- _Aim of the task_
Repeat the full listing, word for word.

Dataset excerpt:
-=-=-
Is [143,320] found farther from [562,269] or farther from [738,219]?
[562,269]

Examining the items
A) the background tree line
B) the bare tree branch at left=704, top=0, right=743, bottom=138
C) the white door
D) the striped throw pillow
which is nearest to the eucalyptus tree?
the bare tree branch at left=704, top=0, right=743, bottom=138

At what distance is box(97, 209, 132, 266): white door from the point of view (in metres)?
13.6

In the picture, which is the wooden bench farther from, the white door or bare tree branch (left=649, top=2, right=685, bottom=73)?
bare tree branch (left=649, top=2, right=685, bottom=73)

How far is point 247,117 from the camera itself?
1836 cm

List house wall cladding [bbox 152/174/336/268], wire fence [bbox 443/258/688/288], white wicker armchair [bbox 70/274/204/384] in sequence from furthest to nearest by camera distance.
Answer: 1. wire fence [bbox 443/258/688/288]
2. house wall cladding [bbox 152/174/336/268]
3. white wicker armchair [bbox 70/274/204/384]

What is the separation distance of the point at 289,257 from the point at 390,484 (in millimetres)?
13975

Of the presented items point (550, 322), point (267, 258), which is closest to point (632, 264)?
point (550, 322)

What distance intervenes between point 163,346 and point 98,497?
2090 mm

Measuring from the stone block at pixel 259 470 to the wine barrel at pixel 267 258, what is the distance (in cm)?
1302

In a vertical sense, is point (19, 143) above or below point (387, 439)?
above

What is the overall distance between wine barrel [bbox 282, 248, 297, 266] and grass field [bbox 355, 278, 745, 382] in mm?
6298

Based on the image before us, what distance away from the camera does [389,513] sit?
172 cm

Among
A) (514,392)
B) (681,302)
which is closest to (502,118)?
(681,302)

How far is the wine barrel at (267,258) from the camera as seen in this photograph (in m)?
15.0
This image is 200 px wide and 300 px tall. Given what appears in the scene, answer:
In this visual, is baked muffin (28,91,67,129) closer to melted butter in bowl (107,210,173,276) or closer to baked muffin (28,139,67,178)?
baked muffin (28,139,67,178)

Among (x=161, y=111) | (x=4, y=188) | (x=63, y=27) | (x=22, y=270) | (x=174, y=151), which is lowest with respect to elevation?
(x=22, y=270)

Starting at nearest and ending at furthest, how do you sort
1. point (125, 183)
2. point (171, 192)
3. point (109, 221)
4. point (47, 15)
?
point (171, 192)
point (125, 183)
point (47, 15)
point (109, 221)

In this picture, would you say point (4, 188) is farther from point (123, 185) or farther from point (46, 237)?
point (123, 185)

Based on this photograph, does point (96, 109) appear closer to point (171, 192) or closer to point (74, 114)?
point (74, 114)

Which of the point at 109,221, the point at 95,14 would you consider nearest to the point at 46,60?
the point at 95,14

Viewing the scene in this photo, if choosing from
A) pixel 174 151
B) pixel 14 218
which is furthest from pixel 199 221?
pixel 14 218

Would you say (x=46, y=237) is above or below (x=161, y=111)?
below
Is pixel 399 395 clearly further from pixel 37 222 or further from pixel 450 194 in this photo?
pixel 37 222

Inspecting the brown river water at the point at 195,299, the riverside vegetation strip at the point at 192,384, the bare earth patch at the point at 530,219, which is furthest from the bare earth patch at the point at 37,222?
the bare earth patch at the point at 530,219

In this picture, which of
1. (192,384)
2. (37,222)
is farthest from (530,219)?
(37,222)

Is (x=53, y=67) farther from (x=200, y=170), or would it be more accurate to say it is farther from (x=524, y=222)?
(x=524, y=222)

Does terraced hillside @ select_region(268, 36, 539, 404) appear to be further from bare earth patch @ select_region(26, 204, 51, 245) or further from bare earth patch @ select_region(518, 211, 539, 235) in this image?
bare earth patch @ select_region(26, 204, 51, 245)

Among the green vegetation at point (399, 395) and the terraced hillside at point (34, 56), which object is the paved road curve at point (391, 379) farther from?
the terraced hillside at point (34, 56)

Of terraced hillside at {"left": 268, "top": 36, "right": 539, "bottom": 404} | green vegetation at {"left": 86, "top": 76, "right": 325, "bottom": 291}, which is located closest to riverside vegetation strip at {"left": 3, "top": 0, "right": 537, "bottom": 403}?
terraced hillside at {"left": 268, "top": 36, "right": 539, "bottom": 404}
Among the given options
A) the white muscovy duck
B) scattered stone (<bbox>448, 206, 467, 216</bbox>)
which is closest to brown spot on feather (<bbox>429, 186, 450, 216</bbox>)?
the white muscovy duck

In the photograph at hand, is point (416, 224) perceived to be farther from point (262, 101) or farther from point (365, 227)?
-=-=-
- _Final answer_
Is [143,320] found farther from [562,269] or farther from [738,219]?
[562,269]

Examining the items
A) the background tree line
B) the bare tree branch at left=704, top=0, right=743, bottom=138
C) the white door
D) the striped throw pillow
which is nearest to the eucalyptus tree?
the bare tree branch at left=704, top=0, right=743, bottom=138

At what distance is box(97, 209, 132, 266): white door from the point of view (in metres)?
13.6

In the picture, which is the wooden bench farther from, the white door or bare tree branch (left=649, top=2, right=685, bottom=73)?
bare tree branch (left=649, top=2, right=685, bottom=73)

How far is point 247,117 from the camera itself?
1836 cm

List house wall cladding [bbox 152/174/336/268], wire fence [bbox 443/258/688/288], white wicker armchair [bbox 70/274/204/384] in sequence from furthest to nearest by camera distance.
Answer: 1. wire fence [bbox 443/258/688/288]
2. house wall cladding [bbox 152/174/336/268]
3. white wicker armchair [bbox 70/274/204/384]

What is the separation distance of the point at 289,257 from the point at 390,484 (in millimetres)?
13975

Of the presented items point (550, 322), point (267, 258), which is closest to point (632, 264)?
point (550, 322)

What distance intervenes between point 163,346 and point 98,497?
2090 mm

Measuring from the stone block at pixel 259 470 to the wine barrel at pixel 267 258, what is the distance (in cm)?
1302

In a vertical sense, is point (19, 143) above or below point (387, 439)?
above

What is the overall distance between wine barrel [bbox 282, 248, 297, 266] and grass field [bbox 355, 278, 745, 382] in mm?
6298

Based on the image before us, what distance away from the camera does [389,513] sit?
172 cm

Among
A) (514,392)
B) (681,302)
which is closest to (502,118)?
(681,302)

How far is the wine barrel at (267,258) from the camera as seen in this photograph (in m)?
15.0
This image is 200 px wide and 300 px tall. Given what appears in the scene, answer:
In this visual, is baked muffin (28,91,67,129) closer to melted butter in bowl (107,210,173,276) or closer to baked muffin (28,139,67,178)?
baked muffin (28,139,67,178)

Among (x=161, y=111) | (x=4, y=188) | (x=63, y=27) | (x=22, y=270) | (x=174, y=151), which is lowest with respect to elevation?
(x=22, y=270)

Starting at nearest and ending at furthest, how do you sort
1. point (125, 183)
2. point (171, 192)
3. point (109, 221)
4. point (47, 15)
?
point (171, 192)
point (125, 183)
point (47, 15)
point (109, 221)

In this picture, would you say point (4, 188) is farther from point (123, 185) or farther from point (46, 237)?
point (123, 185)

Based on this photograph, does point (96, 109) appear closer to point (171, 192) or closer to point (74, 114)?
point (74, 114)

Which of the point at 109,221, the point at 95,14 would you consider nearest to the point at 46,60?
the point at 95,14

Viewing the scene in this photo, if choosing from
A) pixel 174 151
B) pixel 14 218
which is furthest from pixel 199 221?
pixel 14 218

Would you say (x=46, y=237) is above or below (x=161, y=111)?
below
Is pixel 399 395 clearly further from pixel 37 222 or further from pixel 450 194 in this photo?
pixel 37 222

Inspecting the brown river water at the point at 195,299, the riverside vegetation strip at the point at 192,384, the bare earth patch at the point at 530,219, which is furthest from the bare earth patch at the point at 37,222?
the bare earth patch at the point at 530,219

In this picture, which of
1. (192,384)
2. (37,222)
is farthest from (530,219)?
(37,222)

Is (x=53, y=67) farther from (x=200, y=170), or would it be more accurate to say it is farther from (x=524, y=222)?
(x=524, y=222)

Does terraced hillside @ select_region(268, 36, 539, 404) appear to be further from bare earth patch @ select_region(26, 204, 51, 245) or further from bare earth patch @ select_region(518, 211, 539, 235) in this image?
bare earth patch @ select_region(26, 204, 51, 245)

Among the green vegetation at point (399, 395) and the terraced hillside at point (34, 56), which object is the paved road curve at point (391, 379) farther from?
the terraced hillside at point (34, 56)

Of terraced hillside at {"left": 268, "top": 36, "right": 539, "bottom": 404} | green vegetation at {"left": 86, "top": 76, "right": 325, "bottom": 291}, which is located closest to riverside vegetation strip at {"left": 3, "top": 0, "right": 537, "bottom": 403}?
terraced hillside at {"left": 268, "top": 36, "right": 539, "bottom": 404}
Among the given options
A) the white muscovy duck
B) scattered stone (<bbox>448, 206, 467, 216</bbox>)
which is closest to brown spot on feather (<bbox>429, 186, 450, 216</bbox>)?
the white muscovy duck

In the photograph at hand, is point (416, 224) perceived to be farther from point (262, 101) or farther from point (365, 227)?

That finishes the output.